Britain recalled its high commissioner from Fiji last night and suspended military contacts in protest at the deal struck with the coup leader, George Speight, to end the-eight-week siege of parliament.

Britain recalled its high commissioner from Fiji last night and suspended military contacts in protest at the deal struck with the coup leader, George Speight, to end the-eight-week siege of parliament.

Michael Dibben was summoned back to London from Suva, Fiji's capital, "for consultations," the Foreign Office said, stressing that the decision represented an unusually strong rebuke.

John Battle, a Foreign Office minister, said: "We are disturbed that the deal struck to secure the release of the hostages abrogates the 1997 constitution and leaves almost half the population of Fiji without democratic representation.The crisis for Fiji is not over".

Britain's move came as the the Australian government joined New Zealand in imposing sanctions on Fiji.
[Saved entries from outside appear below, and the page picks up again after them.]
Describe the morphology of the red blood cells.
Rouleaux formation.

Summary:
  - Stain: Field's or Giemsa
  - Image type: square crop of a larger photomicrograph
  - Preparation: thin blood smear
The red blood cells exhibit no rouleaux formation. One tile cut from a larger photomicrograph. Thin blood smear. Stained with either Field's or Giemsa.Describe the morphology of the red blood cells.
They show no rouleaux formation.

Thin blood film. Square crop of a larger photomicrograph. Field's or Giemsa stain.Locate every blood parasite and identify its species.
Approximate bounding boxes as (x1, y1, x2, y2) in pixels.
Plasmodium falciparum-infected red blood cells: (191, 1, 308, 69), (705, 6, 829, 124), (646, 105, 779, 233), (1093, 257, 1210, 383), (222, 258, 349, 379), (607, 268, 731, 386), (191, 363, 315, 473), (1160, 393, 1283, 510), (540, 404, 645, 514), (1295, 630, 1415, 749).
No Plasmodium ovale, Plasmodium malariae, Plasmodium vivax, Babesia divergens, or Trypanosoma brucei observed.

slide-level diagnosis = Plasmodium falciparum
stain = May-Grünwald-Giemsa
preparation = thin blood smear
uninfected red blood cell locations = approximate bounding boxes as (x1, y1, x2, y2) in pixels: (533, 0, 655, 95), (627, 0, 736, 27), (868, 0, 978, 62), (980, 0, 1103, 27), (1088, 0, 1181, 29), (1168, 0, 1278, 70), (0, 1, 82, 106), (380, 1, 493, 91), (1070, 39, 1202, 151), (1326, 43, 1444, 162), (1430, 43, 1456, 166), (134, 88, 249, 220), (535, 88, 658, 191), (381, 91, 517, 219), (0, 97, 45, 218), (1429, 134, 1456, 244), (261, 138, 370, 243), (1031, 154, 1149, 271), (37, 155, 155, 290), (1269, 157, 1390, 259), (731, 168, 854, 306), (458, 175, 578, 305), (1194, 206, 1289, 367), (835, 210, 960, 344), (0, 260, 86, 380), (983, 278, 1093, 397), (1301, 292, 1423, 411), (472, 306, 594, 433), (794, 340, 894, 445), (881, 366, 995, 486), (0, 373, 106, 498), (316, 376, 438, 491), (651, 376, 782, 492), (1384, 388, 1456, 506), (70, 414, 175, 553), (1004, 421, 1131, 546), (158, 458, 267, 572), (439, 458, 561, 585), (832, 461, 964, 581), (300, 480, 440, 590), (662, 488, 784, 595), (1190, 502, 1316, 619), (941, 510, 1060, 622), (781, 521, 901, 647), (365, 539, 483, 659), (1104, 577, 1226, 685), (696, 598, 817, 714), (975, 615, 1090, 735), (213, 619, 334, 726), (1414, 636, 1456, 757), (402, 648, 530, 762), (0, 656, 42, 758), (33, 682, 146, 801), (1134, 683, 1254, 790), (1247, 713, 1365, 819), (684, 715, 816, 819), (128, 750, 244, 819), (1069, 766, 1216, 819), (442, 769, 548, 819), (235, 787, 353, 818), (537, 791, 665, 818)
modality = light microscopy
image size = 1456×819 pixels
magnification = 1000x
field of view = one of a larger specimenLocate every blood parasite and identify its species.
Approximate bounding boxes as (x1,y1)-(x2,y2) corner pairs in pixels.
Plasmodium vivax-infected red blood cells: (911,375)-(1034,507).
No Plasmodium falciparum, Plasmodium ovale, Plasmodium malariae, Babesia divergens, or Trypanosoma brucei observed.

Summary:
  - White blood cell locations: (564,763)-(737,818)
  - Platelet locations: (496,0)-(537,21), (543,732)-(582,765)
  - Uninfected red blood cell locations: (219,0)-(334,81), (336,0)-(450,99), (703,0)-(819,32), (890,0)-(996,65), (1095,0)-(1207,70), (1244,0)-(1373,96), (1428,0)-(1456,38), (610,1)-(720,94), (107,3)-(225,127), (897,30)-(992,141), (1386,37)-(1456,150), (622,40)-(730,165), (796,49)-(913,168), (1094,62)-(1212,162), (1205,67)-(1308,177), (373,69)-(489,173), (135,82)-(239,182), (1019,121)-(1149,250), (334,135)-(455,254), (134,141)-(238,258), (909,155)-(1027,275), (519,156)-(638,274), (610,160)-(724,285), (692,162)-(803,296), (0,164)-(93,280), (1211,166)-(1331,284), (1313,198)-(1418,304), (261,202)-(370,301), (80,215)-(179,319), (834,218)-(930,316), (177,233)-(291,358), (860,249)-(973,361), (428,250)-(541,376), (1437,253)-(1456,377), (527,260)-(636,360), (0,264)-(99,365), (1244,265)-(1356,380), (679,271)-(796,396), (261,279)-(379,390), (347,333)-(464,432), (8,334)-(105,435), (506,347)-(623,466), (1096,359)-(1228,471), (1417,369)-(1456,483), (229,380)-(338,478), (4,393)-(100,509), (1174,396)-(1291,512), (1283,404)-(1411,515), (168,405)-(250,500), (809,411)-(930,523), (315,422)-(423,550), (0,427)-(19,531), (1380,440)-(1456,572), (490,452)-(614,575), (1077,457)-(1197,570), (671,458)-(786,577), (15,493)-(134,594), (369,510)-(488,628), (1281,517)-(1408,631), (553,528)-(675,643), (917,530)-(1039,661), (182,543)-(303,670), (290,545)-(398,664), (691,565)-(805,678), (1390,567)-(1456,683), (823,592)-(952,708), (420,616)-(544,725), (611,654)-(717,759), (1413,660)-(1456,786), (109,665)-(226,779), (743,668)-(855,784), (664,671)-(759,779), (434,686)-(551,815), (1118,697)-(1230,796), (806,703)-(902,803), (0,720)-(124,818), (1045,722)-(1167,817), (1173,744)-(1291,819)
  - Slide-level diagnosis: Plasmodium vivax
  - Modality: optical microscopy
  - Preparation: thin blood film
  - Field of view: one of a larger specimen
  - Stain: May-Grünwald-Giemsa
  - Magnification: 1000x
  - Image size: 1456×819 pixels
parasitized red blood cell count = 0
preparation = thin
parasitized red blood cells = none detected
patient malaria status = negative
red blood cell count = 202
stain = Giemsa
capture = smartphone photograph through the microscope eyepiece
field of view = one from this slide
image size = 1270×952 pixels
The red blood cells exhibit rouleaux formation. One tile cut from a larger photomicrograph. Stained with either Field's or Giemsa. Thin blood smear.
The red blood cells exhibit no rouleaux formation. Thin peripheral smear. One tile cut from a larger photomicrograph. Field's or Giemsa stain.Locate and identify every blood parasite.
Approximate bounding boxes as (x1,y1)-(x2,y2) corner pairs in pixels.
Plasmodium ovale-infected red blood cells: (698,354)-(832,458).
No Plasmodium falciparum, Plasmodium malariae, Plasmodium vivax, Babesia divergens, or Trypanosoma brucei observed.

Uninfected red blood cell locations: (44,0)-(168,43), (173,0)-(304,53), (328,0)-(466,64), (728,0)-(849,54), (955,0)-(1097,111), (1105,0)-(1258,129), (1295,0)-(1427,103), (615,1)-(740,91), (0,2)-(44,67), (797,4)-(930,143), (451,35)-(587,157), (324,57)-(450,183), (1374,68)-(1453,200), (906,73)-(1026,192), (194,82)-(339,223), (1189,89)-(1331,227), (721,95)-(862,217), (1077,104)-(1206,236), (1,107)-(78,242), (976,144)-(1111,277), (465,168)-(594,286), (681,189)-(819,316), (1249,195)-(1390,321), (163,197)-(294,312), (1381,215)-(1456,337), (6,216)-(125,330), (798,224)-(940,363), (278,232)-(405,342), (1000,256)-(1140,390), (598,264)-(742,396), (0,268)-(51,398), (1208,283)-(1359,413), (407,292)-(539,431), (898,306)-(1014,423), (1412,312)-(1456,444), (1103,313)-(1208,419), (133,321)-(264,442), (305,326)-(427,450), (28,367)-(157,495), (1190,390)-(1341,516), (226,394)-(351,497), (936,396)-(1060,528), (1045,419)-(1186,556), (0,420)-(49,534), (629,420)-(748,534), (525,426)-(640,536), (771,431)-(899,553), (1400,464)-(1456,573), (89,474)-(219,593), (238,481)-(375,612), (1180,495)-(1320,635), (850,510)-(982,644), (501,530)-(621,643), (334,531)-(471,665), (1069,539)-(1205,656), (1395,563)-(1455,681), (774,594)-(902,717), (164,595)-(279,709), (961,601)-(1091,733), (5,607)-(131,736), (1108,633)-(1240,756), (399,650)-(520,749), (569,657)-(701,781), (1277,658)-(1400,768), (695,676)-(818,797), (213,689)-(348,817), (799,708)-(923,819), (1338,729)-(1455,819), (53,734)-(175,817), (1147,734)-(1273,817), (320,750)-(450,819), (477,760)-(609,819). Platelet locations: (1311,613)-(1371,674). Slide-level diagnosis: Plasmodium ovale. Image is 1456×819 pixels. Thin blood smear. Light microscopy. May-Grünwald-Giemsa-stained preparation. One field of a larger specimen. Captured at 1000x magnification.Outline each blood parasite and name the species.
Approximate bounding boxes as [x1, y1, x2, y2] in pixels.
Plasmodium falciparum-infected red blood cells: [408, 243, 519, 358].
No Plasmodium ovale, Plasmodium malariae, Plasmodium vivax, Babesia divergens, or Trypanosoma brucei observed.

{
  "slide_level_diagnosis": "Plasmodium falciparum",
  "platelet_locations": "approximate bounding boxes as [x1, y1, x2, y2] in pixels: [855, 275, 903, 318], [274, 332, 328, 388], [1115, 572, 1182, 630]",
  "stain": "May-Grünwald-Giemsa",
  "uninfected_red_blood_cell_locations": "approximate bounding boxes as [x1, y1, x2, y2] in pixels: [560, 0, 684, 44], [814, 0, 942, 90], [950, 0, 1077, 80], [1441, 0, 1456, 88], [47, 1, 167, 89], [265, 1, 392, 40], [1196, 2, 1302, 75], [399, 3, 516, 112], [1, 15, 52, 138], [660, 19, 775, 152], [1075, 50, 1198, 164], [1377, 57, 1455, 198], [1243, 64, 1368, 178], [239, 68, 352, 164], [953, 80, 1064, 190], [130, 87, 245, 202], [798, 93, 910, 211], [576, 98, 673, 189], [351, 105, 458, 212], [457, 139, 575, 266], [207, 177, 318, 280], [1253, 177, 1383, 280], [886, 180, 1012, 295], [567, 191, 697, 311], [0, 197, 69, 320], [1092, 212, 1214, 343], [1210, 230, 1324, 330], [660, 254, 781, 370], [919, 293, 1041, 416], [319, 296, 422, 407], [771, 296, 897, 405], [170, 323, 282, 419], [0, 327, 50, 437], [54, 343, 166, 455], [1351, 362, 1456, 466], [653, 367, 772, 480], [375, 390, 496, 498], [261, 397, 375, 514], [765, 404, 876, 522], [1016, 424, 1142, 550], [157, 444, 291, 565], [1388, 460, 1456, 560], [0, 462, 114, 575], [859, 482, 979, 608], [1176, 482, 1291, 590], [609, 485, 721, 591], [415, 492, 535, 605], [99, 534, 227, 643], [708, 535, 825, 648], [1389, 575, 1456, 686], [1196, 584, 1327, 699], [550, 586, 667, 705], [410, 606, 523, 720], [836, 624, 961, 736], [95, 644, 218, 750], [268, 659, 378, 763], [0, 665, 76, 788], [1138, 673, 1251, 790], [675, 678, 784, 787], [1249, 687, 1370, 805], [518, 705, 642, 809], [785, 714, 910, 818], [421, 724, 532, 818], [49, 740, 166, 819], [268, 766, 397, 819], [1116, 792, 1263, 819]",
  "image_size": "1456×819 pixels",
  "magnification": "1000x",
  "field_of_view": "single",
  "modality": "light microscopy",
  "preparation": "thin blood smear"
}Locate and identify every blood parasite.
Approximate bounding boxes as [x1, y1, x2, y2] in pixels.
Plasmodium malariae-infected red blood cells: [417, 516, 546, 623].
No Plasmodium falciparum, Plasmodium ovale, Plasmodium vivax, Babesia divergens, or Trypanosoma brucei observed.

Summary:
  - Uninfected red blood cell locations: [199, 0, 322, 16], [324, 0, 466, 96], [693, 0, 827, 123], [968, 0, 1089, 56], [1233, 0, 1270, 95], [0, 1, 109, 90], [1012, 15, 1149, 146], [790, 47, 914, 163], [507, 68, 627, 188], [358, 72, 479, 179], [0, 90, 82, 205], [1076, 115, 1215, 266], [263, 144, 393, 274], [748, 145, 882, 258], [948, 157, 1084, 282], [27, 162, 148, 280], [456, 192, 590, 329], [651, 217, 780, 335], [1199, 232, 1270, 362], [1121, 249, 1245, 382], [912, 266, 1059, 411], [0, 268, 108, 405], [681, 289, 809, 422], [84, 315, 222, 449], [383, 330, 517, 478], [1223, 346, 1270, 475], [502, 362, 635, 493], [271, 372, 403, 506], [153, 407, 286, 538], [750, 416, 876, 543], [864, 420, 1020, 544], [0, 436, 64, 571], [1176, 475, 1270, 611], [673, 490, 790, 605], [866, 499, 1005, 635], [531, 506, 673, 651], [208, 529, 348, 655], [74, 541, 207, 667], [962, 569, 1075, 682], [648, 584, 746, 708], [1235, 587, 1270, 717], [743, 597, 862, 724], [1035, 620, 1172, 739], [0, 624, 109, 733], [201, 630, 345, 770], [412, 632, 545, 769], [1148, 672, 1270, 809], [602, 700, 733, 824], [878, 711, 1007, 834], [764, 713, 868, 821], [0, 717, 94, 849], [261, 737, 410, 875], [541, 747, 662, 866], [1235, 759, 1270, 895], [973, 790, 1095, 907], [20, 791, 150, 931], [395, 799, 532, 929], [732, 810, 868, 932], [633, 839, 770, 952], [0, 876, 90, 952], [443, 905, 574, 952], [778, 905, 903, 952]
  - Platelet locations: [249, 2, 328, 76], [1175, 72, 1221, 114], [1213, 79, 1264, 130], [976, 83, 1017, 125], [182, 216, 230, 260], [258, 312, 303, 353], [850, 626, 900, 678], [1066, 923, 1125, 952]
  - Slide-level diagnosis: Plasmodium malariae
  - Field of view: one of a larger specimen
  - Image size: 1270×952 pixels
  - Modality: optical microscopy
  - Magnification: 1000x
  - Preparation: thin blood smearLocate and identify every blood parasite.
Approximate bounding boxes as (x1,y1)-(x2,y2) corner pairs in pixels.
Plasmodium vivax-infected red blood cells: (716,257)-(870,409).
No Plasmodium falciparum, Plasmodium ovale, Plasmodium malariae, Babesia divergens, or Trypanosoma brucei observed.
Earlier, the rebel leader warned that the fragile calm which has returned to Suva would soon be broken by further unrest.

"I am predicting it. The fun is just beginning," Mr Speight said, after the announcement of a new cabinet lead by Laiseni Qarase, the favoured candidate of the Fijian military. "It will result in a backlash. I think some people are trying to do me in and they are going to meet some very strong resistance."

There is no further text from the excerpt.